Türkiye bu durumu katıldığı tüm NATO tepelerinde vurguladı ve terörle uğraşın dönüşüm geçirmesi için memleketler arası iş birliğinin elzem olduğunu tabir etti. Bu kapsamda NATO’nun terör örgütleriyle uğraş ederken istihbari ve askeri mevzularda daha güçlü iş birliği içinde olmasını istek ettik. Bunun sırf terör taarruzlarının engellenmesi açısından değil, birebir vakitte NATO hudutları içinde terörün finansmanı ve eleman devşirme faaliyetlerinin engellenmesi konusunda gündeme getirdik.”
“ÜYE ÜLKELER, GEÇMİŞTE YAPTIĞIMIZ BİRTAKIM ATILIMLARIN NE KADAR YERİNDE OLDUĞUNU GÖRDÜ”
Erdoğan, tıpkı formda Türkiye’nin etrafında iç savaşlar yaşanırken NATO’dan kimi yasal ve gerekli taleplerde bulunduğunu belirterek, şu tabirleri kullandı:
“Sınırlarımızın ve hava alanımızın güvenliğini sağlamak ve II. Dünya Savaşı’ndan bu yana görülen en büyük mülteci dalgası bölgede ortaya çıkarken ‘insani güvenlik’ için bu taleplerde bulunduk. Bu hususlarda büyük ölçüde yalnız bırakılan ülkemiz, bu krizlerle tek başına çaba etti ve bu uğraşta büyük bedel ödedi. Meğer ki bu krizler konusunda NATO bünyesinde atılacak adımlar, bundan sonraki periyotta NATO’nun sonlarında yaşanacak öteki çatışma ve krizlerle gayret konusunda da örgütü hazırlayabilirdi.
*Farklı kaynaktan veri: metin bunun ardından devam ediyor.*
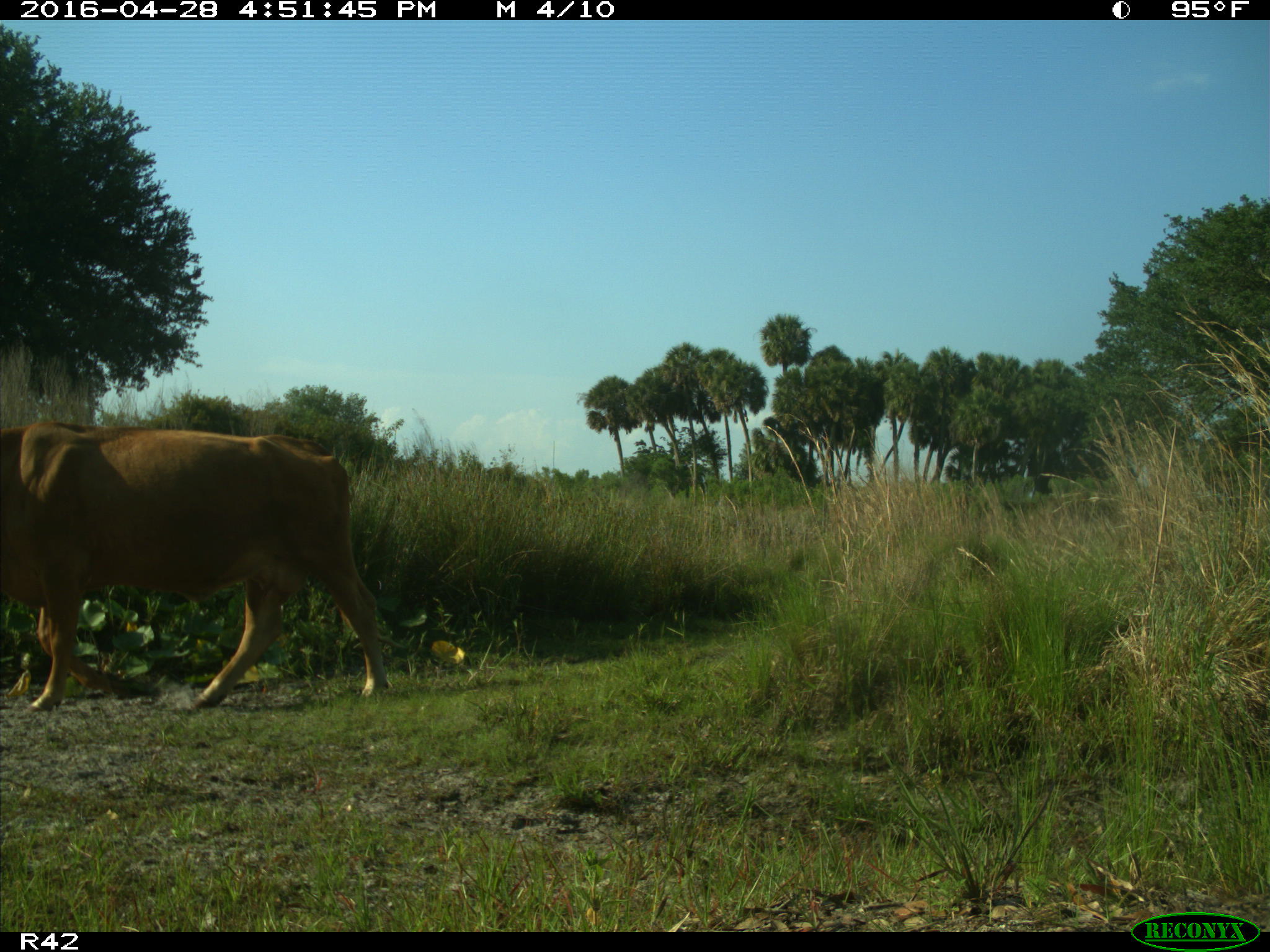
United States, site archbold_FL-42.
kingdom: Animalia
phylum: Chordata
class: Mammalia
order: Artiodactyla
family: Bovidae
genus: Bos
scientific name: Bos taurus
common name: domestic cow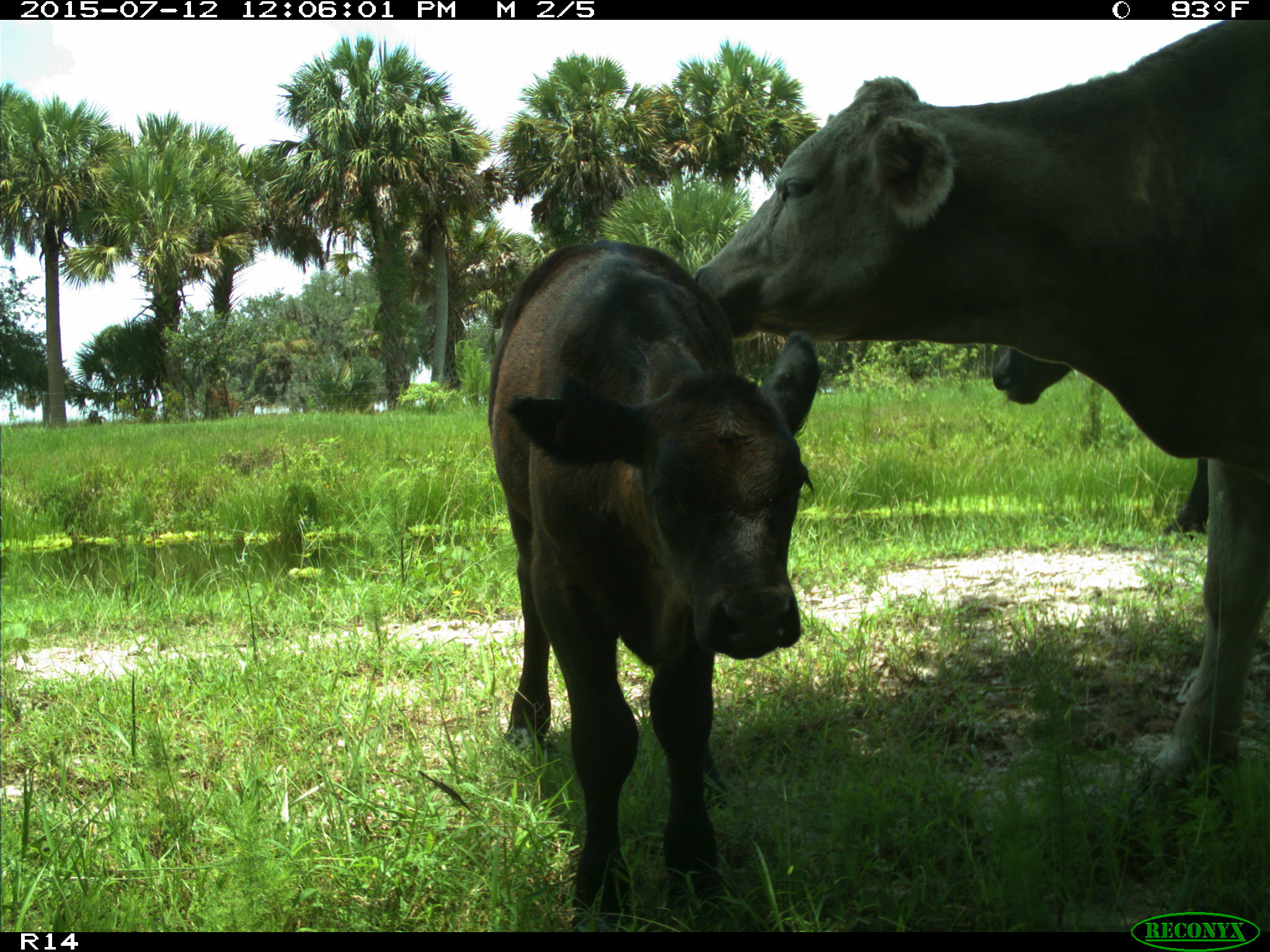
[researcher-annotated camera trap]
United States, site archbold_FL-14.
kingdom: Animalia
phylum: Chordata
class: Mammalia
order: Artiodactyla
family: Bovidae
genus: Bos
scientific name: Bos taurus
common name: domestic cow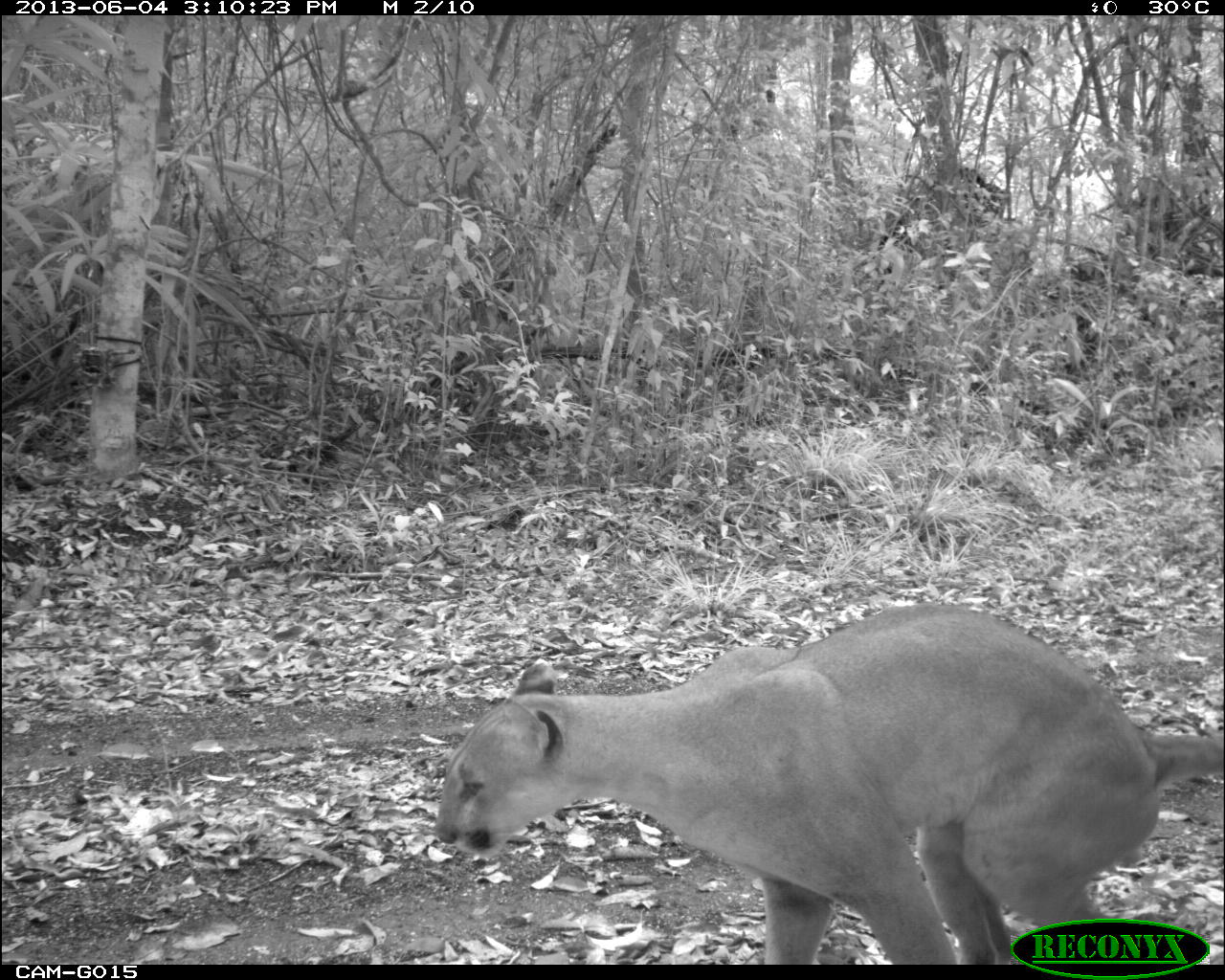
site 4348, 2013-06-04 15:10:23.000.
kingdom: Animalia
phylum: Chordata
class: Mammalia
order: Carnivora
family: Felidae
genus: Puma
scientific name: Puma concolor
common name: mountain lion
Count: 1.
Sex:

Ukrayna savaşı ile ortaya çıkan durum Türkiye’nin beklenti ve davetlerinin ne kadar yerinde olduğunu ortaya koymaktadır. Bu periyotta çatışmalar önemli yıkıma neden olurken Türkiye’nin jeopolitik pozisyonunun farkına varan birtakım üye ülkeler, geçmişte yaptığımız birtakım atılımların ne kadar yerinde olduğunu gördü. Nitekim de Türkiye, NATO üyelerine gelecekte karşı karşıya kalınacak jeopolitik sınamalara hazırlıklı olmaları gerektiğini söylerken haklıydı. NATO’nun kıymetsiz olduğunu savunanlara karşı örgütün kıymetinin giderek artacağını söylemekte de muhakkak haklıydık.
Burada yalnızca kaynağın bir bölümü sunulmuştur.